3. Same-sex unions are not Biblically theological options for people
As we have seen already, biologically and practically speaking, homosexuality and lebianism has no place in the Biblical concept of marriage.  What then it the realm of doctrine.  Can a same-sex union communicate the Gospel? No. Why? Ephesians 4:31-33 most clearly spells out what human relationship alone pictures Christ redeeming His church - namely one man, one woman in marriage.  Any other arrangement does not communicate the Gospel and thus the reason why Scripturally speaking, same-sex unions are immoral and in conflict with the central tenets of the Christian faith.

God's Marriage standard declare positively - God's Christian marriage standard endorses God's will for human relationships and proclaims the Gospel to all types of people
We have already spent some time explaining what marriage is by the three-fold biological, practical and doctrinal definitions.  What can we do to declare God's marriage standard positively in such a way that will tell same-sex advocates and non-same sex advocates alike that Jesus died for their sins and that they need to repent, believe and be saved from God's wrath to come?

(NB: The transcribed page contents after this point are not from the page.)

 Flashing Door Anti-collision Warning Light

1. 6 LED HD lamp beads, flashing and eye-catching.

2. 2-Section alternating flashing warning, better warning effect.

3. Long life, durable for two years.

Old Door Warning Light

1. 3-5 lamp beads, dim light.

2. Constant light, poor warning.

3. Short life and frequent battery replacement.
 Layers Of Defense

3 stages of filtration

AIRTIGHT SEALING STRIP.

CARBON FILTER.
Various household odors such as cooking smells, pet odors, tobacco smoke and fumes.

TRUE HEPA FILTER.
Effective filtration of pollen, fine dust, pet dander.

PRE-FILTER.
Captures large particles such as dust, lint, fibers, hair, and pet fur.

1.  The same redemption to all sinners is available to homosexuals.
The SBC position statement on homosexuality is the best statement I have found that can guide us on this point: "We affirm God's plan for marriage and sexual intimacy – one man, and one woman, for life. Homosexuality is not a "valid alternative lifestyle." The Bible condemns it as sin. It is not, however, unforgivable sin. The same redemption available to all sinners is available to homosexuals. They, too, may become new creations in Christ." 3 Marriage, as we have labored to show, pictures Christ having come to provide redemption and coming again to rescue His bride - the church. The Gospel message ought to be central in our dealings with same-sex advocates - being that in affirming the Gospel, we are affirming marriage. 

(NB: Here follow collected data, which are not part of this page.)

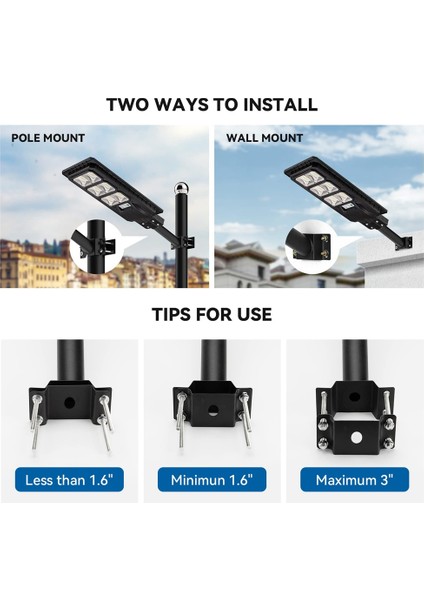 TWO WAYS TO INSTALL

POLE MOUNT

WALL MOUNT

TIPS FOR USE

Less than 1.6"

Minimun 1.6"

Maximum 3"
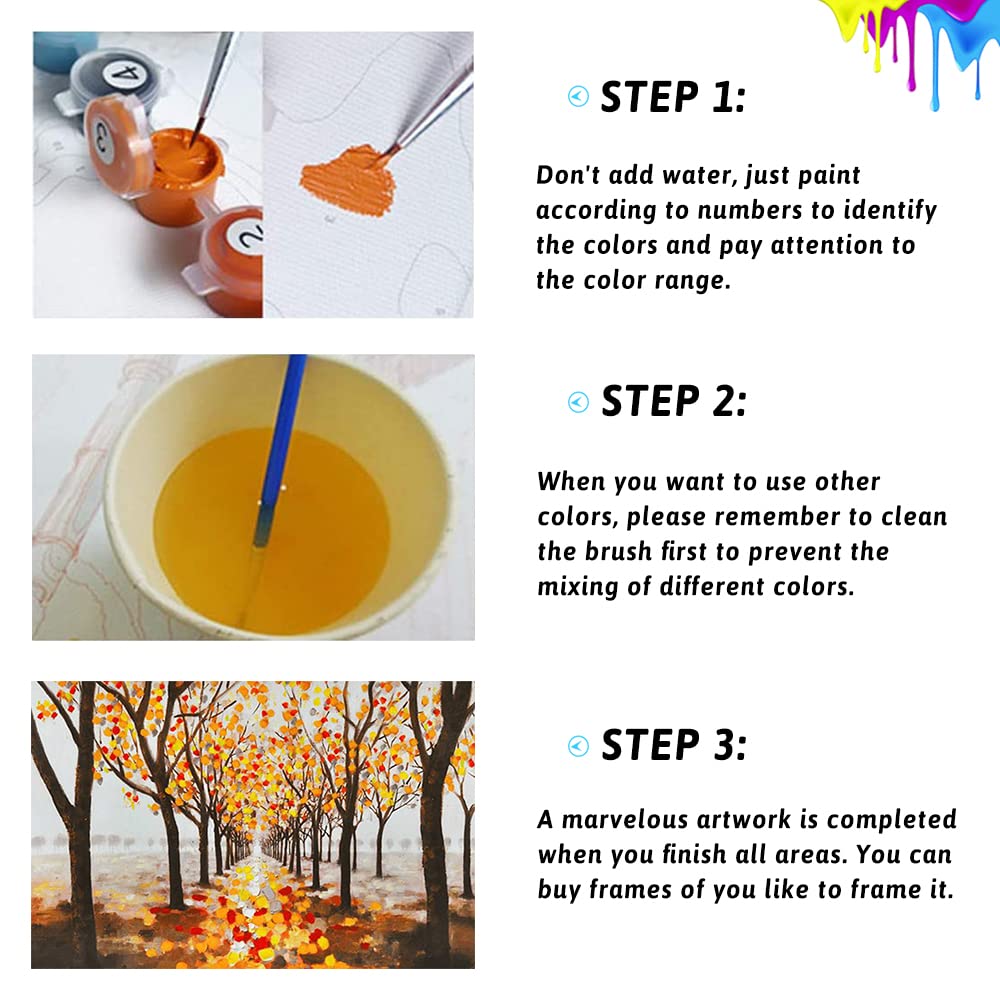 4
3
2

STEP 1:

Don't add water, just paint according to numbers to identify the colors and pay attention to the color range.

STEP 2:

When you want to use other colors, please remember to clean the brush first to prevent the mixing of different colors.

STEP 3:

A marvelous artwork is completed when you finish all areas. You can buy frames of you like to frame it.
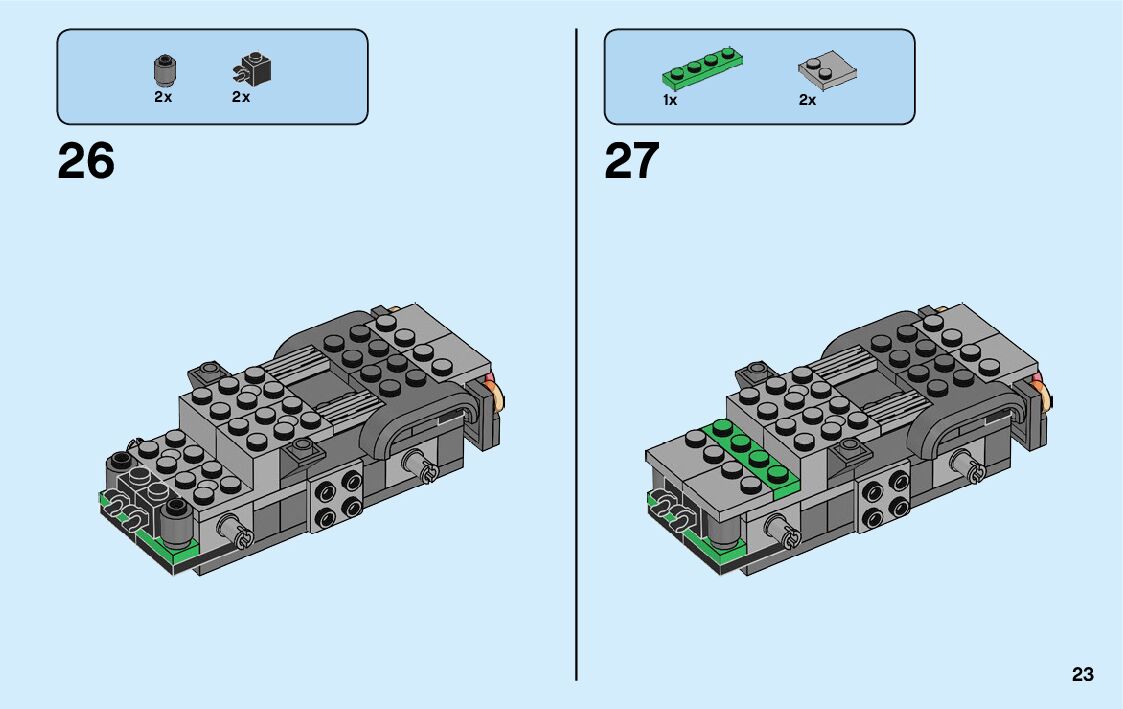 2x 2x

26

1x 2x

27

23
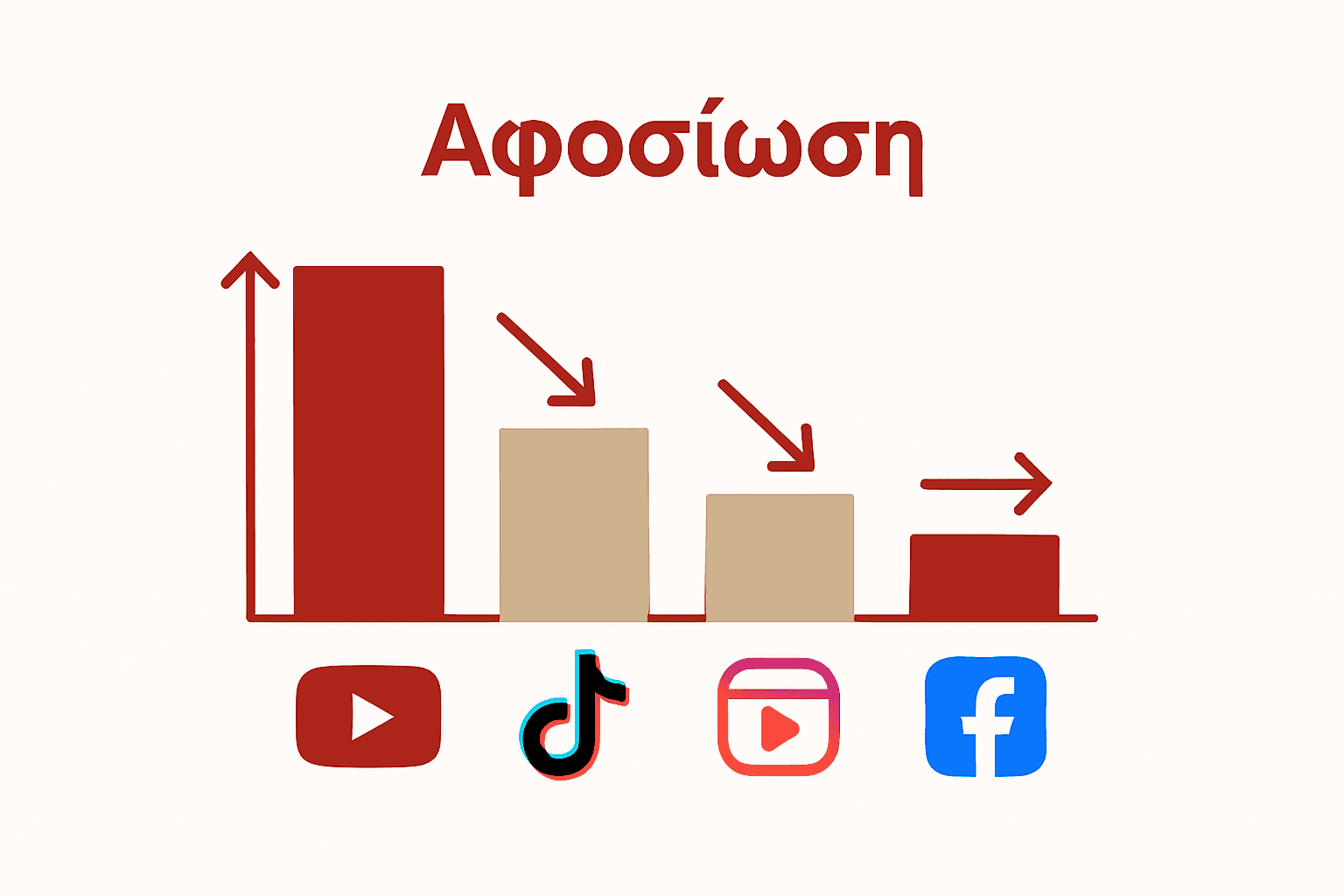 Αφοσίωση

2. Focus specifically on declaring what marriage is
A portion of Article 18 (XVIII) in The Baptist Faith & Message 2000 states the following about marriage: "Marriage is the uniting of one man and one woman in covenant commitment for a lifetime. It is God's unique gift to reveal the union between Christ and His church and to provide for the man and the woman in marriage the framework for intimate companionship, the channel of sexual expression according to biblical standards, and the means for procreation of the human race."4

3. Live the standard, promote your own Christian marriage as an example of why God's marriage standard is the only standard
The best and most effective way to drive home the point about God's marriage standard is to simply live out what the Bible teaches.  We must of course never cease in declaring what that standard is.  However if Christian married couples in our churches don't make an effort to prove to the world that the Gospel makes a difference in life and marriage, then what can we expect when people increase cynicism about marriage? If we can demonstrate marriage to be what God designed it to be, all other arrangements will be shown to be inadequate and sinful imitations of God's only and original design for life-long love, trust and nurture - namely marriage. 



Endnotes:
1. Quite literally in the original language, those who "forbid" marriage will try to "stand in the away or make it difficult" for those who want to get married or who advocate such.  In Paul's letter to Timothy, the church of which he was pastoring was located in a city where all sorts of practices and relationships were being promoted.  Temple prostitution was the norm and the Roman and Greek practices of polygamy or having mistresses would had been accepted in that culture.  What Paul is saying is that such opposition to God's marriage standard of one man/one woman in marital covenant will grow worse and more pronounced as the time for Christ's return approaches. 

2. Timothy Keller. The Reason for God - Conversations on Faith and Life. Zondervan. 2010. DVD series: session three - what gives God the right to tell me how to live my life?